Raciocinei um pouco mais, e lhe respondi:
- Não, meu senhor... Estou lhe afirmando exatamente o contrário: “Só tem Religião quem tem Deus por que Ele está acima de todas as coisas inclusive acima de toda e qualquer Religião.”. O senhor me entendeu?
- Não entendi, mas isto também não me interessa. O que “está pegando aqui”, - disse-me ele, apontando para a ficha de solicitação de emprego, - é a sua Religião. Modifique-a e considere-se contratado. Tenha em conta que você vai ganhar o dobro do que você ganha hoje e que terá uma profissão muito boa. Você vai crescer muito aqui...
“Humildade, paciência, tolerância e equilíbrio em todos os momentos de sua vida!”. Foi esta a frase que o amado Chico me disse ao nos despedirmos lá em Uberaba. Ela, como um relâmpago, veio-me à mente e muito contribuiu com a resposta que eu daria, pois, não obstante desejar naquele momento manda-lo ás favas, suavemente, respondi.
- Obrigado senhor Jaime, mas, efetivamente me sinto muito abaixo das qualificações que o cargo que o senhor está oferecendo requer.
- Olhou-me fixamente e disparou. Se eu lhe contratar, você jura que não vai falar de espiritismo aqui?
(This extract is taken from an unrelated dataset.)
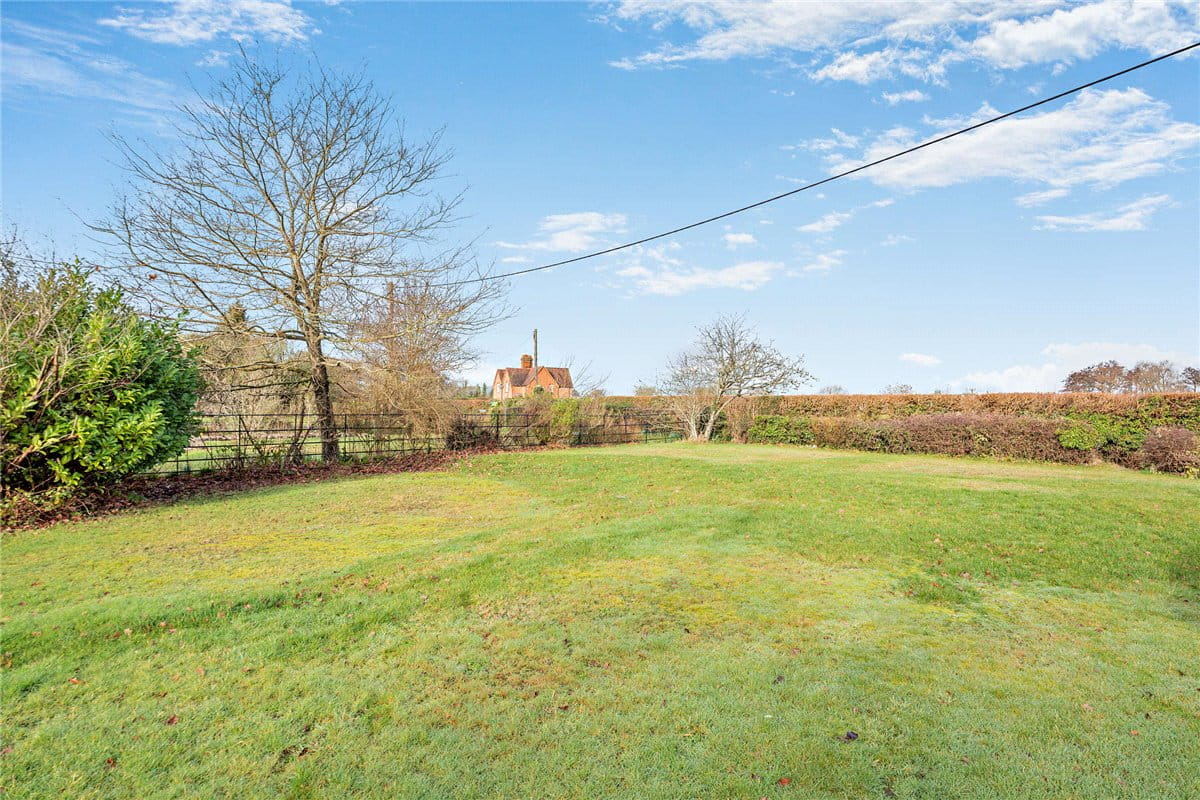 2 bedroom bungalow, Crookham Common Road, Crookham RG19 - Available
- Não preciso jurar para cumprir o que prometo. Não é do meu feitio falar sobre Religião. Já falei lá no Recrutamento que a minha Crença diz respeito somente a mim e a Deus. Só que eu jamais a negarei. Se não tivesse nesta ficha o espaço reservado a esse tema o qual preenchi e preencherei quantas vezes forem necessárias, vocês jamais saberiam que sou Espírita. Aliás, fique tranquilo... Nós Espíritas não cometemos proselitismo religioso. A nossa crença em um Mundo inteiramente evoluído onde somente os bons espíritos habitam e a certeza de que para habita-lo um dia, temos de praticar aqui na Terra as boas ações e exemplos claros de amor ao próximo, sem nos utilizarmos de falsas e bonitas palavras, já nos são suficientes!
- Vocês usam Bíblia?
- Sim. Nós lemos a Bíblia “O Evangelho Segundo o Espiritismo”.
- Vocês queimam incensos?
- Não!
- Recebem o Santo?
- Não. Só Deus!
- Bebem cachaça?
- Não. Só água!
- Fumam charutos?
- Não. Particularmente jamais fumei!
- Vocês matam galinha preta e colocam com vela em despachos nas encruzilhadas?
- Não. Não matamos e não colocamos nada em encruzilhadas alguma!
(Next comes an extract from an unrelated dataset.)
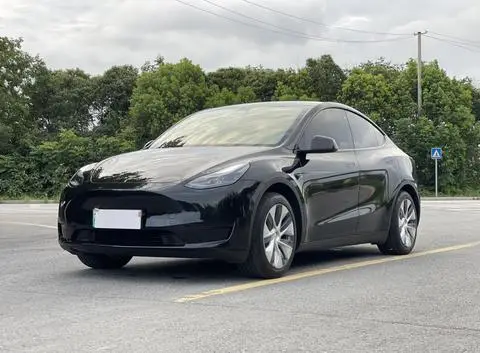 Tesla Model Y 2023 — фото 1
- Vocês cobram e pagam aquele negócio chamado “dízimo?”.
- Não... Não cobramos e não pagamos, mas nada temos contra aqueles que o fazem!
- “Onoque”, a vaga é sua e se você cumprir o que está me prometendo eu também lhe prometo que nunca mais alguém aqui vai lhe “encher o saco” com essas perguntas. Após corrigir lhe sobre a verdadeira grafia do meu nome, respondi.
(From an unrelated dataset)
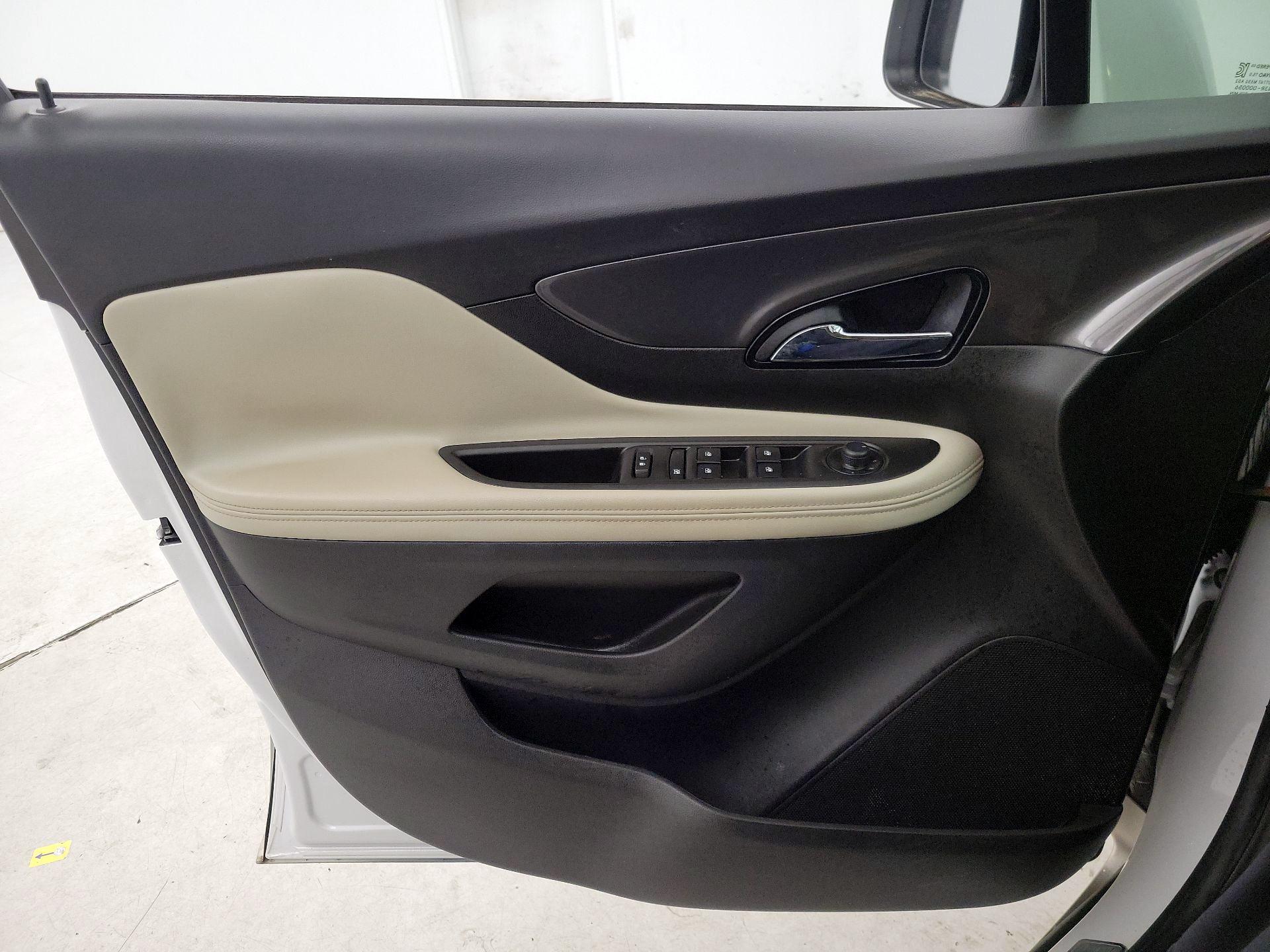 Thumbnail: 2018 Buick Encore - 12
- Espere um pouco. Não estou prometendo nada para o senhor! Apenas respondi as vossas perguntas sobre o que não fazemos. Mas que não paire qualquer dúvida: “Eu sou Espírita.”.
- Disso eu já sei diabo! Você já me falou. Não necessita ficar repetindo... Mas não precisa a empresa toda saber! A menos que te perguntem e como eu já lhe disse, ninguém aqui vai te perguntar sobre Religião. Tá bom assim pra você?
Fui contratado por aquela empresa “CBH Engenharia e Comércio S/A” onde permaneci por oito anos. Ali retomei os meus estudos. Naquele lugar abençoado tive a oportunidade de ver muitos se declararem “espíritas,”, inclusive Josué, o chefe do Recrutamento, sua funcionária Adalgisa e, pasmem, até o Engenheiro Jaime. Quase todos naquela empresa, alguns anos depois, viviam e agiam como “espíritas” e, perguntados, assim se definiam.
Tudo isto, que bom, sem que eu fizesse qualquer esforço. Sem que eu tivesse de abrir a boca. De repente, quem sabe, minhas tímidas e modestas atitudes falaram por mim. Eles, assim como eu foram chamados ao Espiritismo pelo amor.
Viva Jesus!
Fraternal abraço.
* Enoque Alves Rodrigues “é Espírita".